"Yes," said Joe, "it is; at least, that's what I've been told. All I know about tanning was taught me by the Navajos down south, and they make awful good soft buckskin."

"I have never done any tanning; but I have seen a heap of robes dressed by women in the Blackfeet country. They tan a buffalo robe in a wonderful way, so that it is as soft as a piece of cloth; but they don't make good buckskin. According to all I have heard, the mountain Indians make the best buckskin."

"That's what they say," answered Joe. "I've seen some wonderful buckskin made by the Utes, and by the Navajos too."

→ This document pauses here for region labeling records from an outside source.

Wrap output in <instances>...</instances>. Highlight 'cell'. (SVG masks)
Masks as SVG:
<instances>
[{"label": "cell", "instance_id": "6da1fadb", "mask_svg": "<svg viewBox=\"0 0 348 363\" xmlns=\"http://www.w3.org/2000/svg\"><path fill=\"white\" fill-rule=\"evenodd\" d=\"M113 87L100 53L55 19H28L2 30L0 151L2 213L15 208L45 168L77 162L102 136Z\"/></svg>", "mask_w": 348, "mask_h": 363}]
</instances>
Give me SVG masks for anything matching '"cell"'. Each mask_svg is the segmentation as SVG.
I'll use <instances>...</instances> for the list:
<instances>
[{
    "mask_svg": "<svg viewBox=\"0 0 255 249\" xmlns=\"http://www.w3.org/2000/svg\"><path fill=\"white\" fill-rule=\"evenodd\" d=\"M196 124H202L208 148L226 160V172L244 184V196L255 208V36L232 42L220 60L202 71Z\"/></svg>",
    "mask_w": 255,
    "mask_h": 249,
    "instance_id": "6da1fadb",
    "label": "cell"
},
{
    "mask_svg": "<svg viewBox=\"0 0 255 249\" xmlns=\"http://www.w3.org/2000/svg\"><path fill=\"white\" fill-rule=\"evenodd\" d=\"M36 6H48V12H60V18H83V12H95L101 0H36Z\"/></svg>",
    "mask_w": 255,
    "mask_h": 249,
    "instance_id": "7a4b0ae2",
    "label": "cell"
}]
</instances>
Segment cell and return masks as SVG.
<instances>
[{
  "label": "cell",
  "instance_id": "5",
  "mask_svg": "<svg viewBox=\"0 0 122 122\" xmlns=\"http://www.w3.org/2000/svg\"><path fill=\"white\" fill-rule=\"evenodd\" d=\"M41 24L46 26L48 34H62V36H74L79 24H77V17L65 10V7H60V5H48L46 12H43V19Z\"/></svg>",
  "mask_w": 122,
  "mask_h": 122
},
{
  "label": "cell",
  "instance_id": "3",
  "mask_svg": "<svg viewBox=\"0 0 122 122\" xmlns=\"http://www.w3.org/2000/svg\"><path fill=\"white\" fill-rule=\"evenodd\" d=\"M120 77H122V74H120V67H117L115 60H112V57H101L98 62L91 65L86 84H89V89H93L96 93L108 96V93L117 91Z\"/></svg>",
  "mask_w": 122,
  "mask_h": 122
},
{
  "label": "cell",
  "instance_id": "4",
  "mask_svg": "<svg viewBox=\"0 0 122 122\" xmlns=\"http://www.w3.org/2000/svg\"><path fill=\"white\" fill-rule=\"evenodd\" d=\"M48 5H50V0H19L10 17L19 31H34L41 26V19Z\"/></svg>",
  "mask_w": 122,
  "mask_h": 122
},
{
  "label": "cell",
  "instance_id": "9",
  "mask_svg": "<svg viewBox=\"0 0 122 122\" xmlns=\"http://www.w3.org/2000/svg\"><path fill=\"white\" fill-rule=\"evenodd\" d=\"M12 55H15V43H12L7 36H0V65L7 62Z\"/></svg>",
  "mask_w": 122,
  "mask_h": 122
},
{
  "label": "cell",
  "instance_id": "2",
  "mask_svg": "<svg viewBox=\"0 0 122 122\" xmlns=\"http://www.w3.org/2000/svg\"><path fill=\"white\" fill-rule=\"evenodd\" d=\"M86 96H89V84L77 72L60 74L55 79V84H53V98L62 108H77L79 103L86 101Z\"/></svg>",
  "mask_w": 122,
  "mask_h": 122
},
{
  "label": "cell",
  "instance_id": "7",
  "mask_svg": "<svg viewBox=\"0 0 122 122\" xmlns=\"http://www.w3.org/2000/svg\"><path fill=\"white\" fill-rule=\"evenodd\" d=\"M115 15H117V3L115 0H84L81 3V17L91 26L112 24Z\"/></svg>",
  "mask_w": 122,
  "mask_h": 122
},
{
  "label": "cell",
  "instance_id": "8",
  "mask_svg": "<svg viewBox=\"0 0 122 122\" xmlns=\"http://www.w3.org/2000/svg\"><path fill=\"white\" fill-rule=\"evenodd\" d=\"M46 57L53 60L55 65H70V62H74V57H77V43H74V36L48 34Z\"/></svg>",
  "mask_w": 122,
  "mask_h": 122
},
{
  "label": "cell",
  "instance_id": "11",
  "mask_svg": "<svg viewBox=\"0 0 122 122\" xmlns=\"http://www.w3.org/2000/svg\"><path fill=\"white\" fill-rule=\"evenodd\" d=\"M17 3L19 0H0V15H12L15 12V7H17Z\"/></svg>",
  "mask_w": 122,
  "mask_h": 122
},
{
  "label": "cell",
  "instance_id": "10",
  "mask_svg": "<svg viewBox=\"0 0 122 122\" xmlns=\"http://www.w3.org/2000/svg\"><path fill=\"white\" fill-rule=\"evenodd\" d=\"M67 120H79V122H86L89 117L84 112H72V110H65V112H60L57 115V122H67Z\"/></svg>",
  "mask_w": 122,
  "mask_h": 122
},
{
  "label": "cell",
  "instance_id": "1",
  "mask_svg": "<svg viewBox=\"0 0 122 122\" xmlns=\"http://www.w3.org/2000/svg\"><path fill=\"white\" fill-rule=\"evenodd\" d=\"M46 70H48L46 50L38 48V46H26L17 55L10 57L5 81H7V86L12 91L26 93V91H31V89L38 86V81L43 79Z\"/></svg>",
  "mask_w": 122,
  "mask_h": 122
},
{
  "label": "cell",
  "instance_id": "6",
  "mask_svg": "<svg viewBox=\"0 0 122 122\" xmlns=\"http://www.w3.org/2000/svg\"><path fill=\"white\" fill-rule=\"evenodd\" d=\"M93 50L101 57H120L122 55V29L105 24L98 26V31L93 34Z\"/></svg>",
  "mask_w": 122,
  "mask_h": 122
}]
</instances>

"You have been down among the Navajos, have you?" Jack asked, as he sat down on the ground and, taking out his pocket-knife, began to work on the skin. "I'm interested in them, for when I was a little fellow I used to read Mayne Reid's books, and they had lots to say about the Navajos, and about the raids they used to make down in Mexico."

"Yes," replied Joe, "they were certainly great raiders; and they've got lots of men and women and children there in the camp that are as white as I am. Most of them, they say, were captured down in Mexico as little children and brought up and raised in the tribe, and now, so far as their feelings go, are just as pure Navajo as anybody could be."

"I guess that's so. There isn't anything in blood or race that makes a white man different from an Indian, if he is brought up in an Indian way."

"Not much. Those Navajos, too, are mighty handy with tools and with their fingers. I reckon you've seen lots of Navajo blankets, and likely, too, you may have seen some of the silversmith work they do. They make fine rings and sort of pins, like the women wear at their throats, and they're pretty handy about setting bits of turquoise in silver. They make a whole lot of real pretty ornaments."

"I've heard something about that," said Jack; "though I've never seen any of their work, except maybe a blanket or two. And you say they're tanners, too?"

"Yes. I had a kind of friend in the camp once when I stayed down there, and he showed me his way of tanning; and he certainly did make nice buckskin."

"I wish you would tell me how to do it; or, better still, let me see you tan this hide," said Jack. "But the first thing you want to do with this hide is to try to stretch it flat, and that you can't do in the common way. Why don't you treat it the way the trappers treat beaver skins?"